Wrzesień to również czas zagranicznych startów. „Pułaski” mocno zaznaczył swoją obecność w Europie. Wilno powitało nas barokową architekturą i trasą prowadzącą przez historię Litwy. Budapeszt natomiast oczarował mostami, wzgórzami i Dunajem, ale też podbiegami, które chwilami kazały zastanawiać się, czy szachy nie byłyby lepszym hobby. Jak mówi stare wareckie powiedzenie: „Nie zrobisz półmaratonu – nie będziesz miał co opowiadać przy ognisku”.

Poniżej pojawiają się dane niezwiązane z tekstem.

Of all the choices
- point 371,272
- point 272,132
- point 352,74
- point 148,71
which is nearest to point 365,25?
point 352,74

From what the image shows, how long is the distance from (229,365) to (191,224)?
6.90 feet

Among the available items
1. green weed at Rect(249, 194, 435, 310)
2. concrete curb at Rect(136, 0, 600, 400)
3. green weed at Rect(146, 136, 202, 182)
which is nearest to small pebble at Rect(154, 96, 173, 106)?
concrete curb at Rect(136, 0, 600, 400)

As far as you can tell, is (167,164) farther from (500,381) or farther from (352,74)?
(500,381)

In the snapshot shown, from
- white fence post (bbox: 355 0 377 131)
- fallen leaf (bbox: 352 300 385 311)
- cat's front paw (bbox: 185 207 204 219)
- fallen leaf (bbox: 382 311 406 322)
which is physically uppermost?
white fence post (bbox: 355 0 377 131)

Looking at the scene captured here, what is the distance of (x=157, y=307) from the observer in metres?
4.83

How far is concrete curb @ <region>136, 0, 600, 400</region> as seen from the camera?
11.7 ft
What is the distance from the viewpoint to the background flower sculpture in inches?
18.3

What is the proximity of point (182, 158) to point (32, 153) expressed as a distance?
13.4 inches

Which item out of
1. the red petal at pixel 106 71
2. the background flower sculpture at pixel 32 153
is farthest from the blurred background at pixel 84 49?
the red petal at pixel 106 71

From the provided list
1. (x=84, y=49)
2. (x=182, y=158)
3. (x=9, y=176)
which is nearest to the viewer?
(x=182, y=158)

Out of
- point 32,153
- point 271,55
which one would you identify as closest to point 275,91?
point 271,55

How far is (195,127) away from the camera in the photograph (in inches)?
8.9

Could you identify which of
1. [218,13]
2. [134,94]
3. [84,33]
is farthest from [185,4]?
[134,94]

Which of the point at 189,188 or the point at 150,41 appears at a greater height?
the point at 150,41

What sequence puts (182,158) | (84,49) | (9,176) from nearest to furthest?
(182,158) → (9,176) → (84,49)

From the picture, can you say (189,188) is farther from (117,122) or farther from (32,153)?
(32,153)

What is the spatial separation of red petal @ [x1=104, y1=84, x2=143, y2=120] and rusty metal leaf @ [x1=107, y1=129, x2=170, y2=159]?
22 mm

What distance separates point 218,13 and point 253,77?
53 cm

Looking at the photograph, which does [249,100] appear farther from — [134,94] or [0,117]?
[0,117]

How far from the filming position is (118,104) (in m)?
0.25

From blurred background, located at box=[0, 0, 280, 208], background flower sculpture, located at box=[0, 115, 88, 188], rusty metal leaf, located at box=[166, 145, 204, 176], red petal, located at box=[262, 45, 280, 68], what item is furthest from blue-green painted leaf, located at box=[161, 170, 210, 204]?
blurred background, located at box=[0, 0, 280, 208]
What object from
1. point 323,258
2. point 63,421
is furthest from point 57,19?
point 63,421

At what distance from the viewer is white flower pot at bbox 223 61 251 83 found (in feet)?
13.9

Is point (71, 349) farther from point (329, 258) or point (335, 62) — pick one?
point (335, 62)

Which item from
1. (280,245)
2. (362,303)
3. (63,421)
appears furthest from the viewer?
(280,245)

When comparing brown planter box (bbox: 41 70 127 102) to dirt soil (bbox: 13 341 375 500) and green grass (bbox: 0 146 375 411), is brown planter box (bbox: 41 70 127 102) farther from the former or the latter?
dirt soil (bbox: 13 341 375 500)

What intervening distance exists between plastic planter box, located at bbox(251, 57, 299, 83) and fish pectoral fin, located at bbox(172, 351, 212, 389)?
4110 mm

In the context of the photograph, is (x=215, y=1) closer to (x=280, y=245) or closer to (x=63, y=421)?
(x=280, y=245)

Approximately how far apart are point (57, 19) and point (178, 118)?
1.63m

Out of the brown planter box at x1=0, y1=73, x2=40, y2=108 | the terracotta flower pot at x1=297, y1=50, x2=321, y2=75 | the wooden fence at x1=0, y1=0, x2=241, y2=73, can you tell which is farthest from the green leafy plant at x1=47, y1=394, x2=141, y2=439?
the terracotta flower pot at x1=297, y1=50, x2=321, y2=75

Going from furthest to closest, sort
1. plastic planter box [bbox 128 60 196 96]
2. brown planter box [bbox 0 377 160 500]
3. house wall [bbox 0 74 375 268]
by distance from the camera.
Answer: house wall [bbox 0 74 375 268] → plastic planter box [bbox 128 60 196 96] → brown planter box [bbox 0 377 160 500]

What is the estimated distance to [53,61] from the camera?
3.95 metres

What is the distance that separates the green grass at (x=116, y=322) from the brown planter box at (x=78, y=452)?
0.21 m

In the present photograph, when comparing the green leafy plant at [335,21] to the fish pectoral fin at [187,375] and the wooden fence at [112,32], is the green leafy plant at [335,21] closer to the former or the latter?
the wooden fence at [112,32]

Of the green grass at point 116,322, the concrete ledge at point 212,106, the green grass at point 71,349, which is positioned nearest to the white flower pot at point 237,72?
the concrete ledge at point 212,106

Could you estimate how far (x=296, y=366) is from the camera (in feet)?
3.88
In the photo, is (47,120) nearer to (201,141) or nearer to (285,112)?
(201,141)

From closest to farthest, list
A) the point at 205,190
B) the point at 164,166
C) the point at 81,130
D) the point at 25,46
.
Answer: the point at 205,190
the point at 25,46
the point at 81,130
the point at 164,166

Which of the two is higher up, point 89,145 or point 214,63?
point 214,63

W Radomskim Maratonie Trzeźwości każdy krok niósł przesłanie wytrwałości i życia bez uzależnień – dla siebie, dla bliskich i dla tych, którzy wciąż szukają własnej drogi.
Na koniec – wisienka na torcie, czyli Triathlon w Malborku. Tam nasi biegacze zamienili się w pływaków, kolarzy i wojowników. Zamek krzyżacki w tle, adrenalina w żyłach i tylko jedna myśl w głowie: „Czy naprawdę zapisałem się na to dobrowolnie?”. A jednak po przekroczeniu mety przyszła euforia, duma i zakwasy, które towarzyszyły jeszcze przez kolejne dni.
Warecki biegacz nie zna słowa „stop”. Buty nie odpoczywają, a serca zawsze biją w rytmie startowego entuzjazmu. Do usłyszenia w październiku – wrócimy z nową energią i kolejną porcją biegowych historii.